Una carrera loca

¿Os acordáis de que, hace unos días, buscábamos a una chica? Pues ha aparecido. Pero no veáis cómo. Y como lo prometido es deuda… ¡feliz pre-Semana Santa!

Los que corréis, aunque sea de vez en cuando, me entenderéis. Los demás, seguramente no.

El caso es que era sábado por la mañana. Y había salido a correr. Era uno de esos sábados de primavera en que el calor llega de golpe y te pilla desprevenido, de forma que sudas más de lo previsto y las reservas de líquido se acaban antes de completar el recorrido. ¿Conocéis esa sensación de deshidratación, cuando la saliva se convierte en una especie de densa pasta blancuzca?

Volvía a casa, aniquilado por el calor y deshidratado, corriendo por la calle Torre de la Pólvora hacia abajo. Para los que no seáis de Granada, sólo diré que los sábados por la mañana, toda esa avenida está tomada por la popularmente conocida como Marcha Verde, o sea, el típico mercadillo ambulante repleto de puestos de fruta, zapatos, bragas y gafas más falsas que la honradez de los políticos levantinos.

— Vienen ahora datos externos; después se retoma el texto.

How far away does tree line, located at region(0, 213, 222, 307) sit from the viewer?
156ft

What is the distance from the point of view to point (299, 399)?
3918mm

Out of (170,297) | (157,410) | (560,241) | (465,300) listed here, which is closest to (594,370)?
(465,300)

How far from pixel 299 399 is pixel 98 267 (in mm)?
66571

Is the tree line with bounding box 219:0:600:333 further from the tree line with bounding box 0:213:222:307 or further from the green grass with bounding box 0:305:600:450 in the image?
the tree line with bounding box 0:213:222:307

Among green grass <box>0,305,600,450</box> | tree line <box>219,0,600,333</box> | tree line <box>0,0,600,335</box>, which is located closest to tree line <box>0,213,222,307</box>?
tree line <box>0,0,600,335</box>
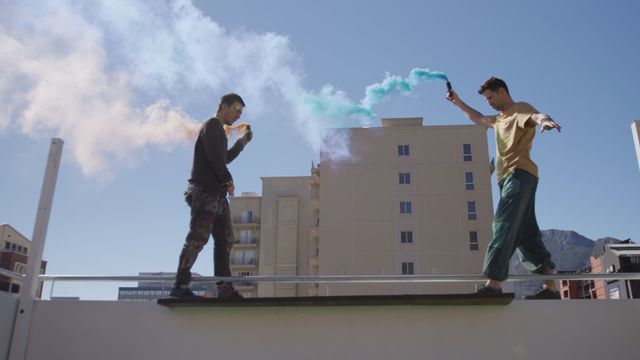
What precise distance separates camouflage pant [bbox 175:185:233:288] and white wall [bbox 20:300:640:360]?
0.45 m

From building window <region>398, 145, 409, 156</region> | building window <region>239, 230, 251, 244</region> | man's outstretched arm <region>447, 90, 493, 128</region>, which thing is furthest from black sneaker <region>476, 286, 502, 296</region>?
building window <region>239, 230, 251, 244</region>

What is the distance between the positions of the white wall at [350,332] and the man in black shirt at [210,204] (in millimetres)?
428

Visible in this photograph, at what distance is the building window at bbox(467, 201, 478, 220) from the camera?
4844 cm

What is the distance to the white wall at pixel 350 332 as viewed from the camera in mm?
3615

Iba sorteando gente y, además, tenía que hacer slalom por las aceras, prematuramente tomadas por las mesas de las terrazas de los bares, ya bien nutridas de gente poniéndose púa de cerveza. Y yo, al borde de la insolación. Apreté el paso, loquito por llegar a casa, cuando una señora de muy buen ver se me cruzó por delante.

Era una señora con uno de esos culos rotundos y soberanos, embutido en unas mallas que sólo conseguían realzar aún más sus indudables bondades. Uno de esos culazos que hacen que los hombres nos tengamos que girar para admirarlo y las mujeres nos odien por ello.

¿A quién no le ha dado nunca un volunto como el que me dio a mí?

No pude evitarlo e hice el amago de darle una cachetada, en plan de broma, al portentoso trasero de la rubia de bote.

El caso es que justo en el momento en que pasaba por su lado, quizá alarmada por mis jadeos, la mujer se giró súbitamente y me encasquetó un bolsazo en el estómago.

Yo la miré.

Ella me miró.

La esquivé.

Y seguí corriendo.

¡Con el bolso en las manos!

Lo sé. Aquello no tenía ni sentido ni justificación alguna. Pero me asusté al verme de aquella guisa. En mitad del mercadillo, robarle el bolso a aquella jaca… decidí seguir hasta casa, subir, buscar algún dato identificativos de la señora y llamarla para devolverle su Dolce & Gabbana, más falso que la honradez de… bueno. Ya sabéis…

Y aquí me tenéis. Con el bolso entre las manos. Y acojonado. Mucho. Más de lo que podáis imaginar. Porque al abrirlo, para buscar cómo contactar con su dueña, me he encontrado con puñados y puñados de billetes de 500 euros, varios de ellos, teñidos de sangre.

Porque, revuelto entre los billetes, había un dedo. Humano. Seccionado. Un meñique. Creo que es. Con la uña impecablemente limada. Y pintada de rojo. Porque es un delicado dedo de mujer. Que chorrea sangre.

¿Es o no es como para estar nervioso?

Pero más aún me acojona el hecho de que, hace unos segundos, acaban de llamar a la puerta de casa. Y no ha sido un llamar plácido y tranquilo, como el de alguien que venga de amable visita o el del comercial de Iberdrola, dispuesto a que deje la tiranía de Endesa. Ha sido, más bien, un llamar ansioso. Como cuando Marta, mi vecina, se harta de que la torture con mis discos a todo volumen. Solo que, ahora, no suena ninguna música.

Jesús Lens Espinosa de los Monteros.